_Stored items:_
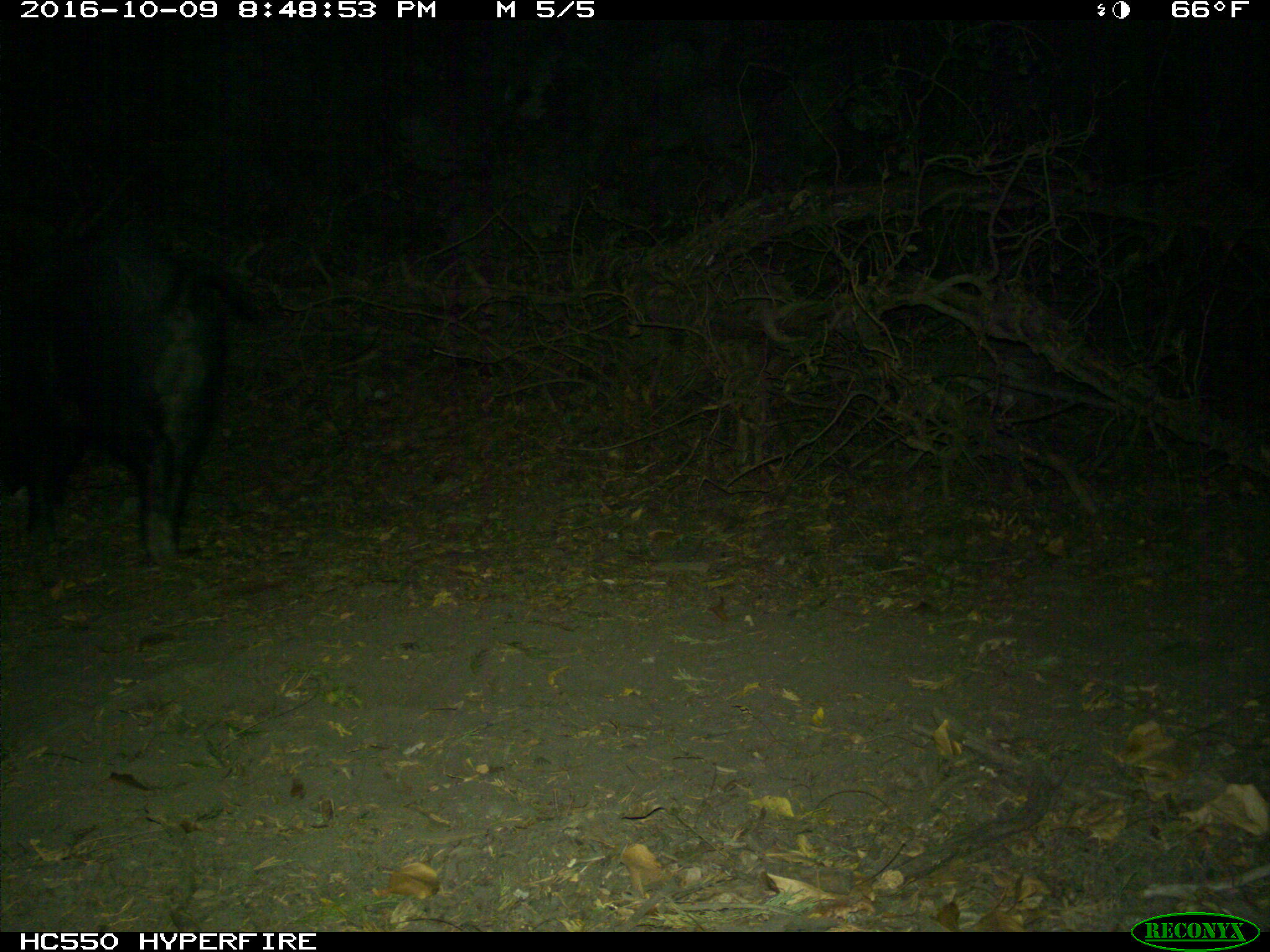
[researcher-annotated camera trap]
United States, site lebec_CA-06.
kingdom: Animalia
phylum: Chordata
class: Mammalia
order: Artiodactyla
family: Suidae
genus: Sus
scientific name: Sus scrofa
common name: wild boar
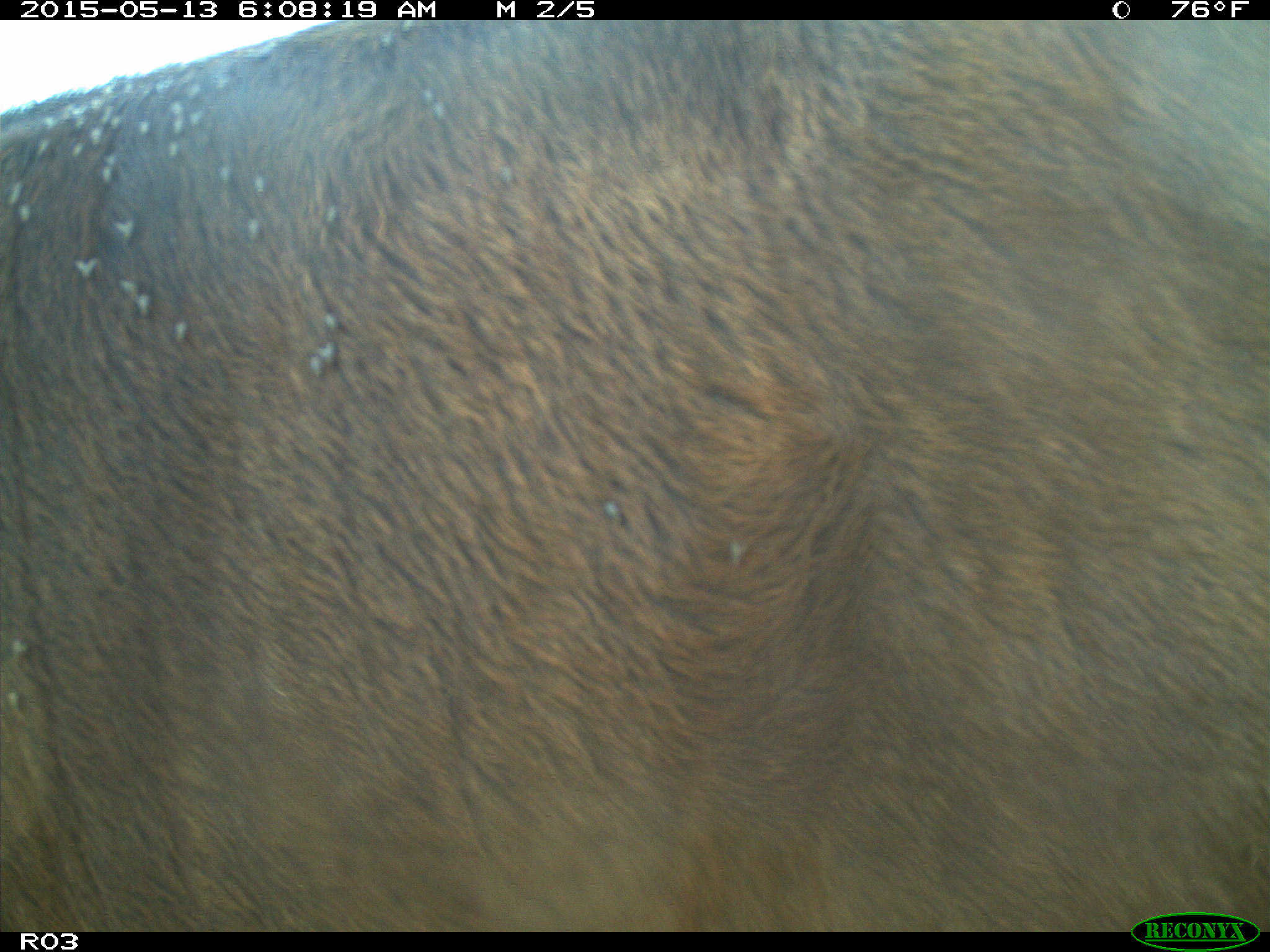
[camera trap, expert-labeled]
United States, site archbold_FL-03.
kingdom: Animalia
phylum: Chordata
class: Mammalia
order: Artiodactyla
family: Bovidae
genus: Bos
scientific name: Bos taurus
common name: domestic cow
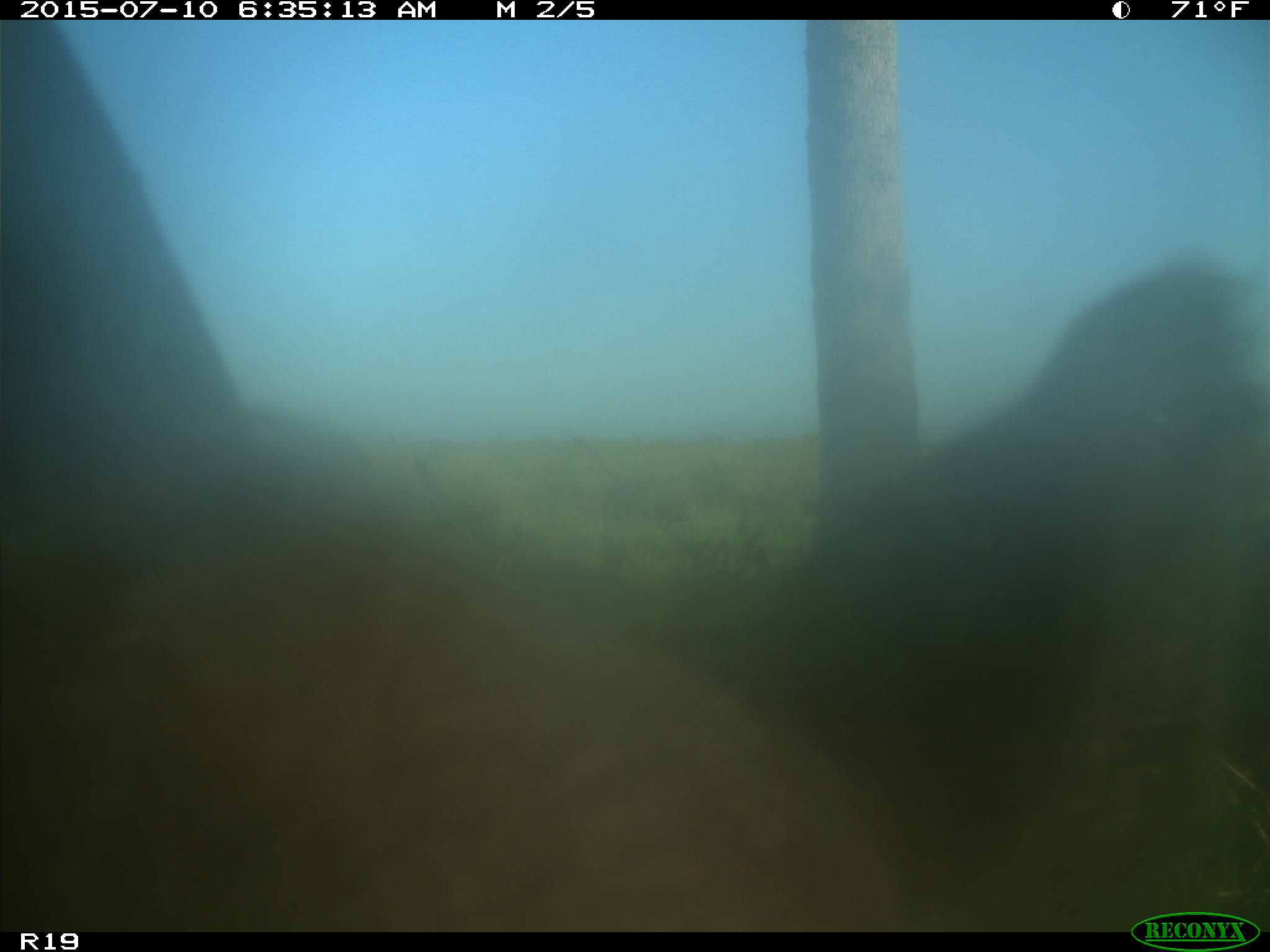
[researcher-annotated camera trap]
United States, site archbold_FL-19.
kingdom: Animalia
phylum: Chordata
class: Mammalia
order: Artiodactyla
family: Bovidae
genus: Bos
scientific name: Bos taurus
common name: domestic cow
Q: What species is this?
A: Bos taurus (domestic cow).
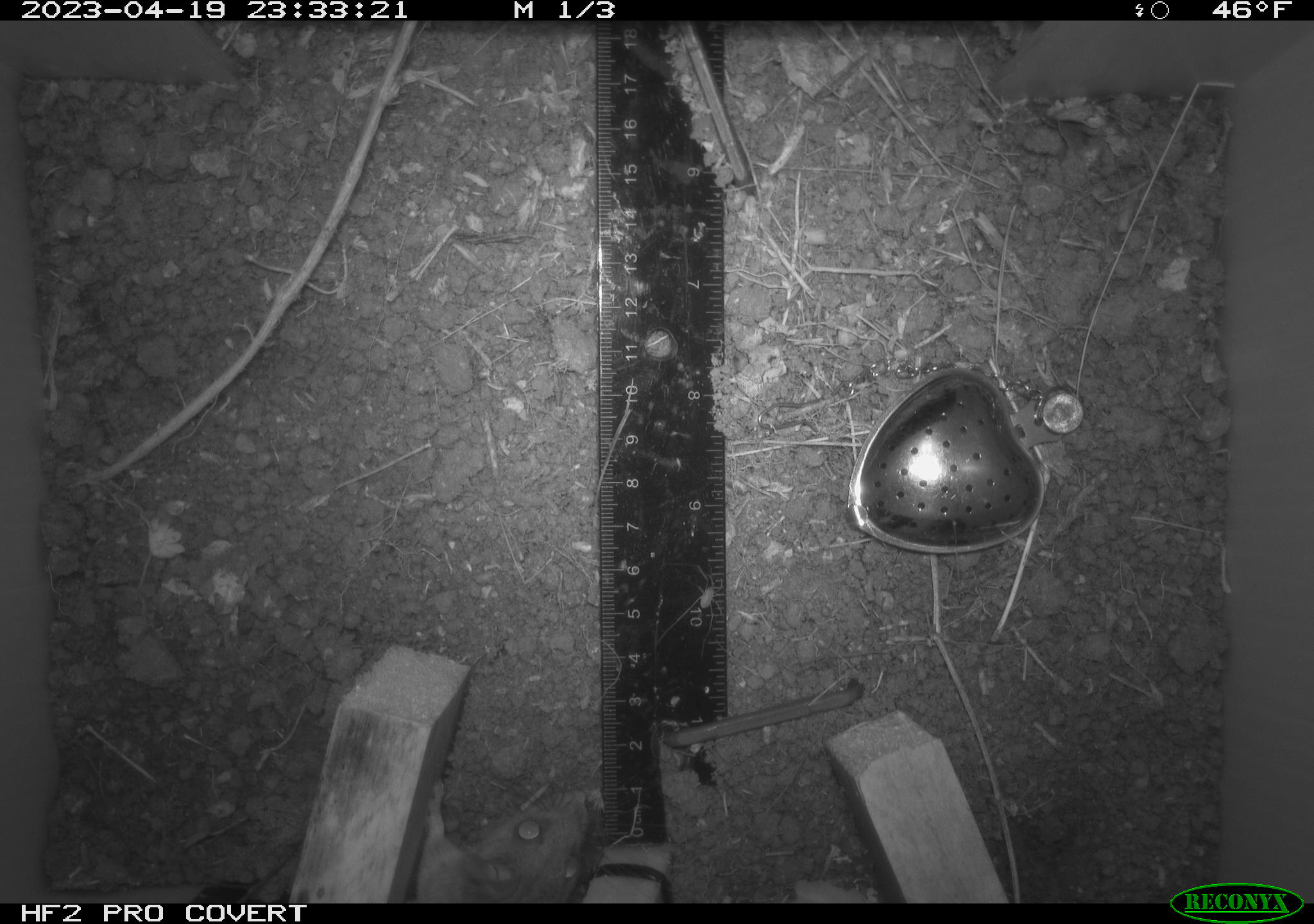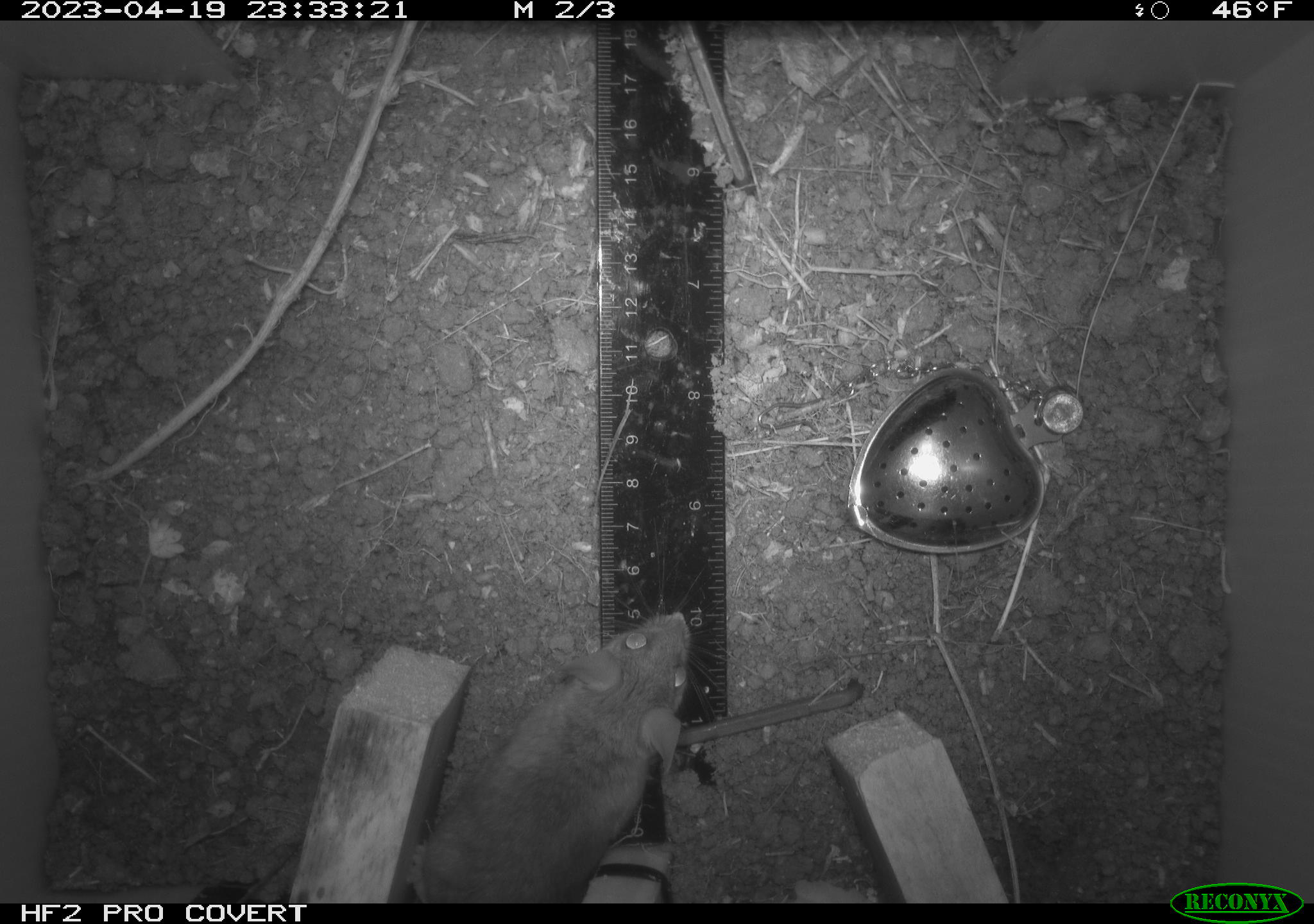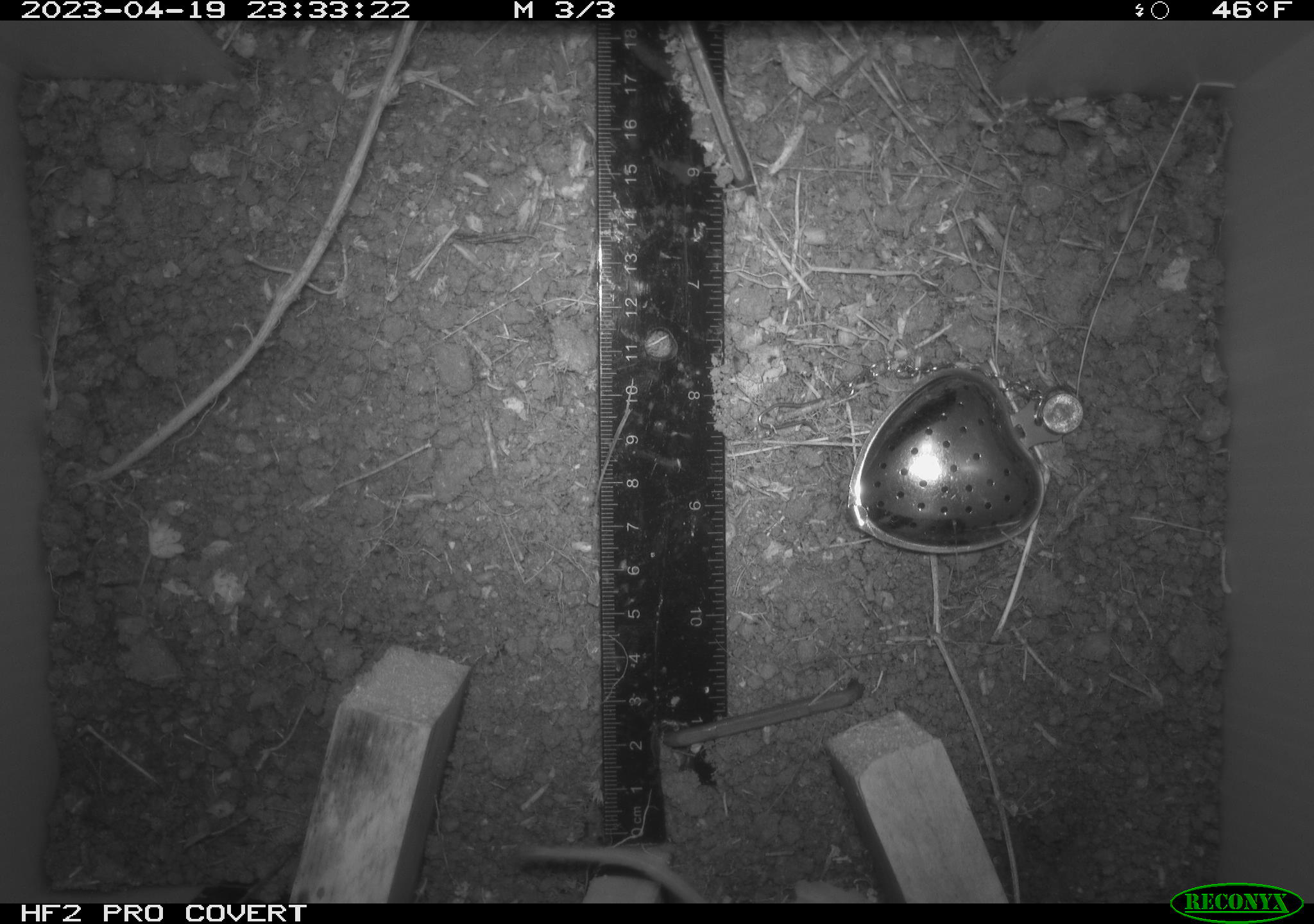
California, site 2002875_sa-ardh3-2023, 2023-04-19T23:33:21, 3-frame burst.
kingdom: Animalia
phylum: Chordata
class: Mammalia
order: Rodentia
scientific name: Rodentia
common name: mouse species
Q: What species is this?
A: Mouse species (Rodentia).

_EXERCISE DIRECTIONS:_
Within the entries above, give again exactly the lines starting at the one that contains "United States, site archbold_FL-03." and ending at the one that contains "A: Bos taurus (domestic cow).", leaving out the pictures.

_ANSWER TO THIS EXERCISE:_
United States, site archbold_FL-03.
kingdom: Animalia
phylum: Chordata
class: Mammalia
order: Artiodactyla
family: Bovidae
genus: Bos
scientific name: Bos taurus
common name: domestic cow
[researcher-annotated camera trap]
United States, site archbold_FL-19.
kingdom: Animalia
phylum: Chordata
class: Mammalia
order: Artiodactyla
family: Bovidae
genus: Bos
scientific name: Bos taurus
common name: domestic cow
Q: What species is this?
A: Bos taurus (domestic cow).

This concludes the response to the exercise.